> _What to work on_
[1] According to the article on Africa's foreign partners below, how much did Japan pledge to Africa following the TICAD summit in Yokohama?
[2] Write out the part of the article on Africa's foreign partners below that opens with the words containing "But that position" and closes with "values and norms.".

** START OF Excerpted passage **

How Africa is breaking China’s neo-colonial shackles
If there’s any indication of how Africa is moving up on everyone’s agenda, look no further than the first edition of the Russia-Africa Summit, which saw 43 African heads of state converging last week on Sochi. Beyond the fact that the summit reflects the brisk trade Moscow does with the continent, it also demonstrates the growing confidence of African countries to branch out to partners beyond their former colonial masters and China. And Russia is not alone: Japan, India, and Turkey are all pushing hard to get a slice of the pie.
The scramble for Africa is so fierce that the world’s fastest-growing continent now stands at a unique crossroads: it has the chance to gain control over its own political development. Rather than passively getting caught in the age-old game of great powers, African countries could now leverage this renewed global interest to their strategic advantages.
Jumping into the driver’s seat
The Sochi summit saw the signing of $12.5 billion worth of deals – although most were simply memoranda of understanding that may never come to fruition. Putin predicted trade with Africa will double within the next “four to five years”, and leveraged the summit to expand exports of Russian weapons, nuclear technology, and secure drilling rights for oil resources. But Russia is one of the many countries seeking a greater share of the market.
In late August, Japan rolled out the red carpet for an equally impressive delegation of African heads of state, pledging $20 billion over a three-year period, following the TICAD summit in Yokohama. Previously aid-based, Tokyo’s relationship is now pivoting towards bilateral trade and multilateral economic partnerships. Its purportedly inclusive and sustainable approach focusing on human development and soft power is a much-needed counterweight to aggressive Chinese investments, often criticised as politically motivated, narrow-mindedly bilateral, or culturally insensitive.
Meanwhile, the European Union is fortifying its status quo as Africa’s largest green-field investor through a $46.6 billion investment scheme by the European Investment Bank, coupled with a regional goal of creating 10 million jobs over the next five years, via the Alliance for Africa, as well as a swathe of comprehensive economic partnerships.
China under fire
A mere ten years ago, African countries were scrambling to get a piece of Beijing’s largesse: in a couple of decades, China had gone from being a marginal actor in the continent’s economic life to its biggest trading partner. With the Belt and Road Initiative and formerly the “Go Out” strategy, more than 10,000 Chinese companies – 90% privately owned – are now operating in Africa, and large settlements of Chinese entrepreneurs in places such as Nigeria and Senegal have followed them.
But that position is increasingly tenuous: Beijing is facing accusations of neocolonialism and of trapping countries in crippling debt. At the same time, Tokyo’s new initiatives and Brussels’, as well as Moscow’s renewed proposals for Africa, have dealt a blow to China’s ambitions. The massive influx of funds and workers from China has led to increased anti-Chinese sentiment, and Beijing has yet to find ways to defend itself against accusations that its people exist in parallel societies in the host countries, independent of indigenous values and norms.

** END OF Excerpted passage **
** START OF Data lines **

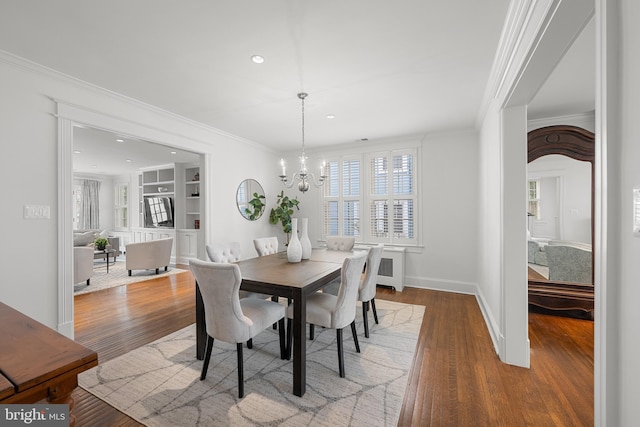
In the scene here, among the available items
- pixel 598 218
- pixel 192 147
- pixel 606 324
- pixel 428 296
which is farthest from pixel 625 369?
pixel 192 147

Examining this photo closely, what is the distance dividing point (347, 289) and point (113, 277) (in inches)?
212

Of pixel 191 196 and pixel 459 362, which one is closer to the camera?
pixel 459 362

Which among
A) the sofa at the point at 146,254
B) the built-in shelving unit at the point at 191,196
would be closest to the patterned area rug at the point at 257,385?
the sofa at the point at 146,254

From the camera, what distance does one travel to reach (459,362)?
235 cm

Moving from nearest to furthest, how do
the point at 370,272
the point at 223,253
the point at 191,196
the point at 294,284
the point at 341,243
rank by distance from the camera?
the point at 294,284 → the point at 370,272 → the point at 223,253 → the point at 341,243 → the point at 191,196

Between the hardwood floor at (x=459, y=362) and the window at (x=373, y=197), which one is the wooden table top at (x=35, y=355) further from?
the window at (x=373, y=197)

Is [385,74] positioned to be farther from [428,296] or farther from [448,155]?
[428,296]

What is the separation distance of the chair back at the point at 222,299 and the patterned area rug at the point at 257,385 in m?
0.42

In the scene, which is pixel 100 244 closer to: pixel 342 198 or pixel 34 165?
pixel 34 165

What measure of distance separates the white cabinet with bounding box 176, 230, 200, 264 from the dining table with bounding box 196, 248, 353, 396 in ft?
14.2

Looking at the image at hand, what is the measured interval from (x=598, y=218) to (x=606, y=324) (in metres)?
0.33

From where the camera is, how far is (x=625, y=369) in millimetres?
778

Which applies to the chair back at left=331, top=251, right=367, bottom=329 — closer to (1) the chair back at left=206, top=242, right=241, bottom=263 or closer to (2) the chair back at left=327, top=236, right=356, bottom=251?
(1) the chair back at left=206, top=242, right=241, bottom=263

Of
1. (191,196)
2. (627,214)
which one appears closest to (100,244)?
(191,196)
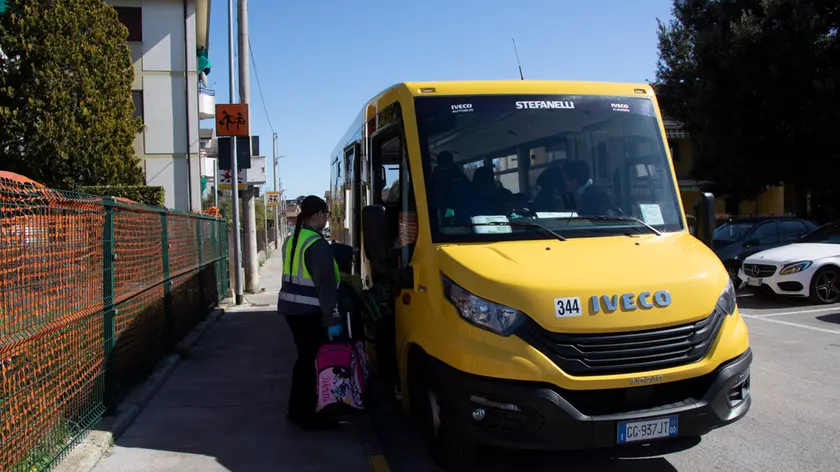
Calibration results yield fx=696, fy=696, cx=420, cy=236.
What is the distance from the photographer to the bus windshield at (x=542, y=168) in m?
5.02

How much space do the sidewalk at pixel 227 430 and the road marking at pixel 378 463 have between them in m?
0.05

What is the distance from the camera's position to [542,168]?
5301 millimetres

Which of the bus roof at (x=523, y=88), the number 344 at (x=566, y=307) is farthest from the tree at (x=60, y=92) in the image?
the number 344 at (x=566, y=307)

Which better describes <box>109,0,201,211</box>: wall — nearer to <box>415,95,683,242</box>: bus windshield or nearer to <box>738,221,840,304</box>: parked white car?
<box>738,221,840,304</box>: parked white car

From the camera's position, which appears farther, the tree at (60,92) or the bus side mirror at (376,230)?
the tree at (60,92)

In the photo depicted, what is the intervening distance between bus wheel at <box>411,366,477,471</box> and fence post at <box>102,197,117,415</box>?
103 inches

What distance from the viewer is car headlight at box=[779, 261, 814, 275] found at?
12.4 meters

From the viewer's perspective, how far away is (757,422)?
5.70 metres

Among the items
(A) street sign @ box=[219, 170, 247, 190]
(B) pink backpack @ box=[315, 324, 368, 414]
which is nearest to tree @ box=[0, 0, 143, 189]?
(A) street sign @ box=[219, 170, 247, 190]

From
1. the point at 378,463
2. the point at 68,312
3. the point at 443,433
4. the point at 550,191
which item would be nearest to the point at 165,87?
the point at 68,312

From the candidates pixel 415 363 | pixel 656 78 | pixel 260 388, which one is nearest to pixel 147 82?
pixel 656 78

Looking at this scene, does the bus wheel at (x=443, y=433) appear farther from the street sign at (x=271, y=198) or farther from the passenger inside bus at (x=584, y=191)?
the street sign at (x=271, y=198)

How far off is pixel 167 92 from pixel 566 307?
22.5 metres

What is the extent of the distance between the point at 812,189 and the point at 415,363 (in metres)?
20.7
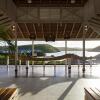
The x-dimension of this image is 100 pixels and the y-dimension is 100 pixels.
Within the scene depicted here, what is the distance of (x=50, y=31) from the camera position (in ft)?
58.2

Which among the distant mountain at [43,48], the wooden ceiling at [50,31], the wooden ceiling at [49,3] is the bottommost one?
the distant mountain at [43,48]

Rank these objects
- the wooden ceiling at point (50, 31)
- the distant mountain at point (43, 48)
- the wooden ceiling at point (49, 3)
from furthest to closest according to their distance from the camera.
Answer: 1. the distant mountain at point (43, 48)
2. the wooden ceiling at point (50, 31)
3. the wooden ceiling at point (49, 3)

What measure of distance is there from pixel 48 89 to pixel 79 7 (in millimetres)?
5577

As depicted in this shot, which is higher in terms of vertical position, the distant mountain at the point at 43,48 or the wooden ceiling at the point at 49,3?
the wooden ceiling at the point at 49,3

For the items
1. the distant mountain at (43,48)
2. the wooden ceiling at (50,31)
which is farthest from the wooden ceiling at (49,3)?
the distant mountain at (43,48)

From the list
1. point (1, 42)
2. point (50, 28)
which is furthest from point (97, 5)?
point (50, 28)

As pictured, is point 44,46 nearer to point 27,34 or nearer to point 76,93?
point 27,34

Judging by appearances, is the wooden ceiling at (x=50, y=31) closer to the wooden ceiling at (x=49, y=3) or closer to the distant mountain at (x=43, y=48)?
the wooden ceiling at (x=49, y=3)

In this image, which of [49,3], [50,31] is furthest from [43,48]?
[49,3]

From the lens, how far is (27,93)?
8344mm

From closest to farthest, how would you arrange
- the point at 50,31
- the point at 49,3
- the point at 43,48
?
the point at 49,3, the point at 50,31, the point at 43,48

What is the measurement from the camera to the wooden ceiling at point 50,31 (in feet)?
53.6

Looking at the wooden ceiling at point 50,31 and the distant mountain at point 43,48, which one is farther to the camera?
the distant mountain at point 43,48

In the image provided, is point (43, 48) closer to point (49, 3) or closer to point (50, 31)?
point (50, 31)
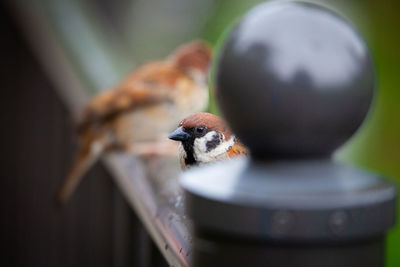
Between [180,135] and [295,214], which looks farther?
[180,135]

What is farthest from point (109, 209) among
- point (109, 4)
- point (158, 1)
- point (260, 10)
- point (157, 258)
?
point (158, 1)

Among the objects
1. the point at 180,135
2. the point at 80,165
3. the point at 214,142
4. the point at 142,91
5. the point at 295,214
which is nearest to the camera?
the point at 295,214

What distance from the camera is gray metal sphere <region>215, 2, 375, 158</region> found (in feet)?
1.49

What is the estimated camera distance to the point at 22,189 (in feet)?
8.36

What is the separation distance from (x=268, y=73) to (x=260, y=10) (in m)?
0.06

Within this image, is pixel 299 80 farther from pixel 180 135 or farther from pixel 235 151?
pixel 180 135

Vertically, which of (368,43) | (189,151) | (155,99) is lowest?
(155,99)

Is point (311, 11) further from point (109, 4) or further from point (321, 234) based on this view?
point (109, 4)

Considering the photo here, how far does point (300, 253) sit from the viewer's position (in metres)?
0.45

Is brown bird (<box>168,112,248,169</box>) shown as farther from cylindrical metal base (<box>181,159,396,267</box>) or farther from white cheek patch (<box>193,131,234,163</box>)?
cylindrical metal base (<box>181,159,396,267</box>)

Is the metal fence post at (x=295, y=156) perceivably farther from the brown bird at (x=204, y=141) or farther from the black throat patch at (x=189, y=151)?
the black throat patch at (x=189, y=151)

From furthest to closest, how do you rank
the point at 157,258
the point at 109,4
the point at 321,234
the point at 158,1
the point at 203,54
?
1. the point at 158,1
2. the point at 109,4
3. the point at 203,54
4. the point at 157,258
5. the point at 321,234

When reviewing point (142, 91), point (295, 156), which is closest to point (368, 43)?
point (142, 91)

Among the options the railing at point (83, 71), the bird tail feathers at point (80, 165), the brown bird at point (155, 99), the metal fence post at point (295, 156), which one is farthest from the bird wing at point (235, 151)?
the brown bird at point (155, 99)
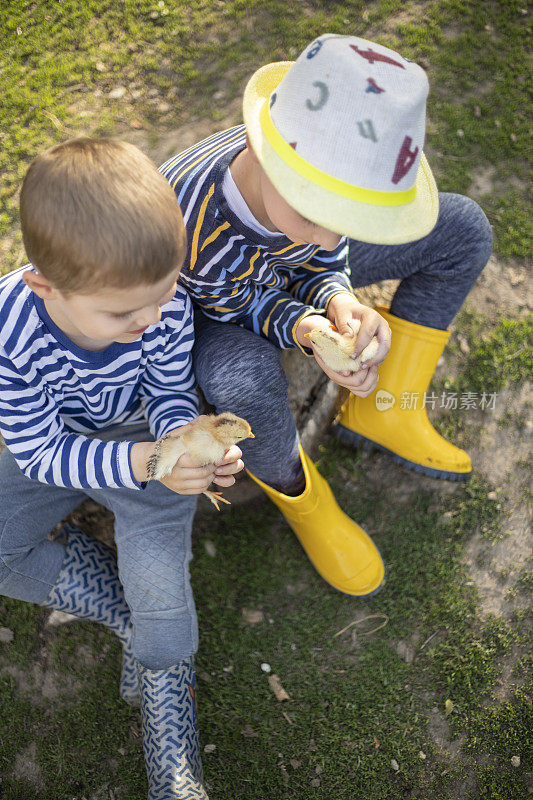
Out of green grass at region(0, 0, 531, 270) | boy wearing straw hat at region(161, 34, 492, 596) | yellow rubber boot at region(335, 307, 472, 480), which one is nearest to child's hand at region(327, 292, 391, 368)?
boy wearing straw hat at region(161, 34, 492, 596)

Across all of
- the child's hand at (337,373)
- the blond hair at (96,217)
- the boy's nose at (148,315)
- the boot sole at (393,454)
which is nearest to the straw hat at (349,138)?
the blond hair at (96,217)

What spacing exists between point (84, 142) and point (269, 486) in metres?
1.39

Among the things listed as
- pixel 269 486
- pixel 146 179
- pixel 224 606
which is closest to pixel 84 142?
pixel 146 179

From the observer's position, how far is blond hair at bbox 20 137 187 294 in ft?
4.42

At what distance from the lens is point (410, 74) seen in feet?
4.51

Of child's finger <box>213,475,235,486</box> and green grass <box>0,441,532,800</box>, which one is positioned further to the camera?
green grass <box>0,441,532,800</box>

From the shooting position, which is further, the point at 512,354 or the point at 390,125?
the point at 512,354

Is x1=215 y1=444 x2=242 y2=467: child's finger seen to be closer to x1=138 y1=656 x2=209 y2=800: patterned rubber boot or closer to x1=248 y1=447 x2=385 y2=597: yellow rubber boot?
x1=248 y1=447 x2=385 y2=597: yellow rubber boot

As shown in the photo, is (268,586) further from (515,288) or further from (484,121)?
(484,121)

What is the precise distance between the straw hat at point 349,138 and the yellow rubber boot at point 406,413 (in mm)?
1041

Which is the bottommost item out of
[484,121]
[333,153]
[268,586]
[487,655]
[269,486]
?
[487,655]

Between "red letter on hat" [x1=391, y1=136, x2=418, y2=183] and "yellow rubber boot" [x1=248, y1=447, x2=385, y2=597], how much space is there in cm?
118

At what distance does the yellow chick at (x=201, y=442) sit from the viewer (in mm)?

** END OF Data lines **

> _Solutions for each task_
[1] Japan pledged $20 billion over a three-year period.

[2]
But that position is increasingly tenuous: Beijing is facing accusations of neocolonialism and of trapping countries in crippling debt. At the same time, Tokyo’s new initiatives and Brussels’, as well as Moscow’s renewed proposals for Africa, have dealt a blow to China’s ambitions. The massive influx of funds and workers from China has led to increased anti-Chinese sentiment, and Beijing has yet to find ways to defend itself against accusations that its people exist in parallel societies in the host countries, independent of indigenous values and norms.